Renewable energy is certainly living up to its name. To provide greater wind production and lower operational costs, wind farm “repowering” is emerging as a significant factor in an evolving wind power marketplace.
Components at highly productive wind farm sites older than 10 years are candidates for upgrading, especially where small- and mid-sized turbines are currently in place. Investors and developers are looking for increased revenue and lower costs, and they are turning to the next generation of turbines to deliver higher productivity and greater efficiencies while reducing or eliminating problems associated with aging components.
Repowering is seen as the answer. The multi-megawatt wind turbines are more efficient and quieter, and they can increase wind power production by three or four times compared with many of the turbines presently in operation. Repowering also results in large numbers of turbines entering the market. These are often dismantled and sold to provide electricity in emerging markets such as Africa and Eastern Europe.

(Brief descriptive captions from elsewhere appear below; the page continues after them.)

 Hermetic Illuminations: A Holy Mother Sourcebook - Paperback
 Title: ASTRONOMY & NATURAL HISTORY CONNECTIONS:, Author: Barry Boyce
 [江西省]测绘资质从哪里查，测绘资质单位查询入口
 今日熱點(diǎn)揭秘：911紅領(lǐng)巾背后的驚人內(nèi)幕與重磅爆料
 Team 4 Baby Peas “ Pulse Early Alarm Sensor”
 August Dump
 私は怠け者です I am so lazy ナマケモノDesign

That’s the good news. The old turbines and even towers—perhaps sold to another company—must be transported from the existing location to another location and new replacement turbines brought in to the jobsite. This is logical, but also logistically challenging, because there is now twice the volume of components to transport, and both ways. Few really thought about repowering being an additional volume issue.
A Matter of Capacity
While two-way transportation of components can provide supply chain challenges, such as increased jobsite traffic, there is yet another transportation and logistics issue with which developers must contend.
In an earlier installment of this column in Wind Systems we discussed supply chain constraints due to general equipment unavailability and the squeeze on transport capacity, not only in the United States but worldwide. In addition to new wind farm projects and those delayed for a wide range of reasons, the capacity stakes will increase, thanks to the huge potential of the repowering market.

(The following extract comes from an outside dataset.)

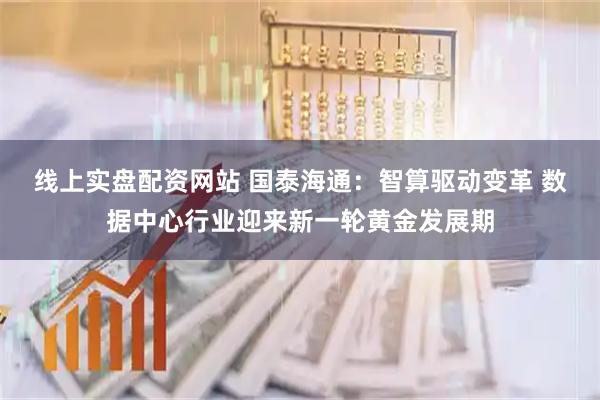 线上实盘配资网站 国泰海通：智算驱动变革 数据中心行业迎来新一轮黄金发展期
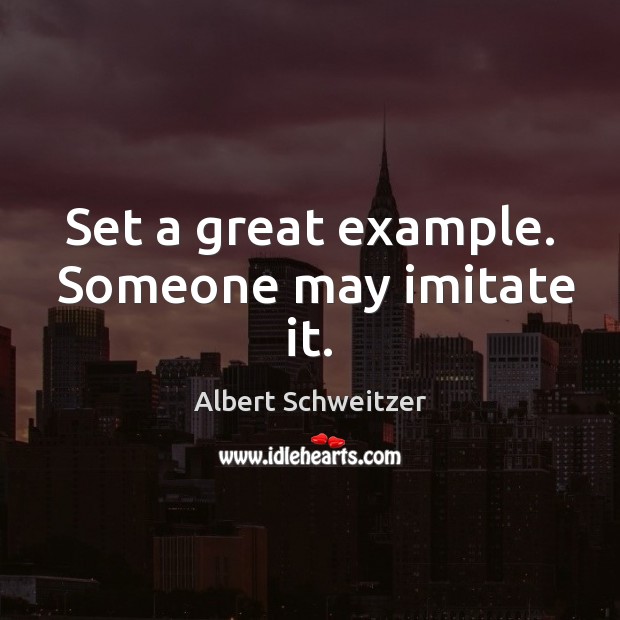 Set a great example.  Someone may imitate it. Albert Schweitzer Picture Quote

Considering the widely varying forecasts for new and repowering projects, onshore and offshore, the demand for equipment and transportation resources could be a black hole—nobody knows for sure how many projects requiring transportation there will be.
What is certain is that competition for resources and equipment will become fierce as more and more players enter the market. The repowering segment will demand access to an already challenged supply of transportation equipment. Already, it appears that capacity shortages will be greater than was anticipated earlier this year.

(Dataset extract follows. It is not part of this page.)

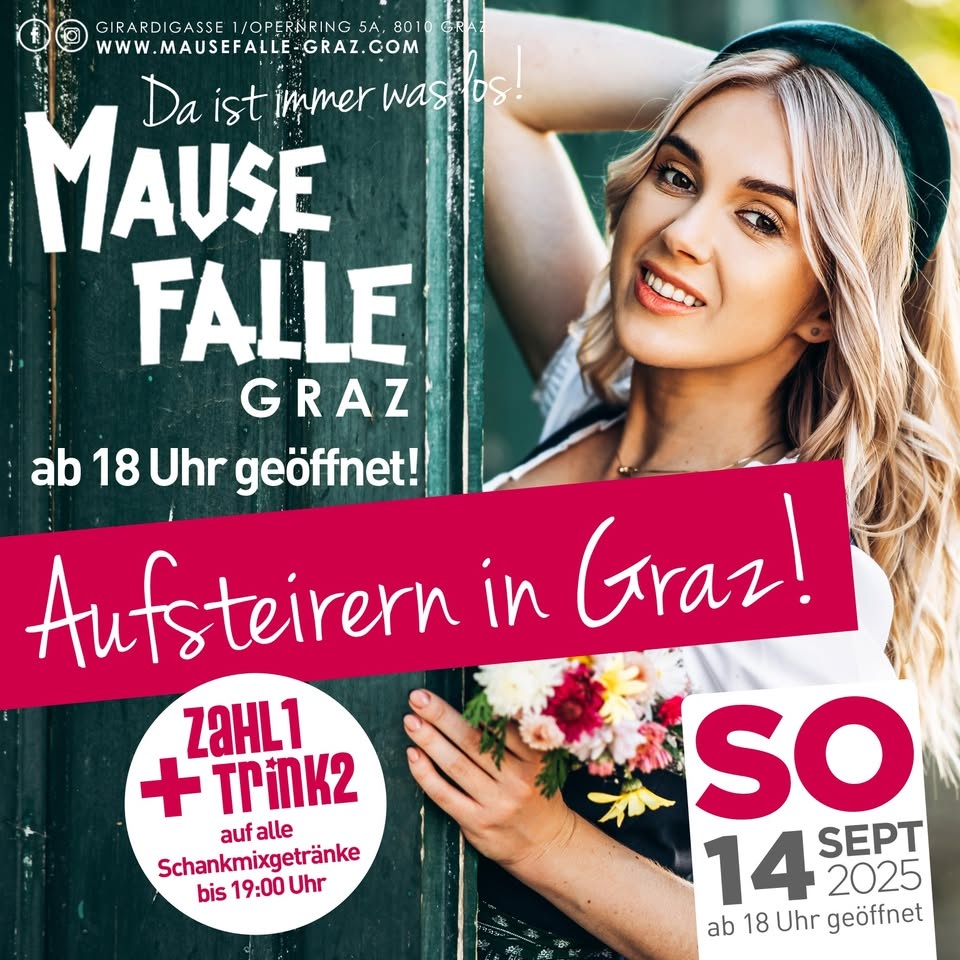 Aufsteirern in Graz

If you are or will be engaged in the repowering market, you must plan earlier and with more precision than ever before in order to be prepared. Capacity requirements must be reviewed and decided at the same time as plans are being made for any wind farm project requiring equipment.
Working with an experienced project logistics resource for all your repowering transportation needs can save you a lot of headaches. A reliable resource with global sourcing capabilities and a wide range of transportation partnerships will help ensure you leave nothing to chance.
Whether transport to and from the jobsite, or advance planning to ensure that you get transportation equipment for your wind components, look for a logistics resource that can provide solutions that go beyond the usual wind power project services—a resource you can rely on in a demanding and constantly changing wind power market.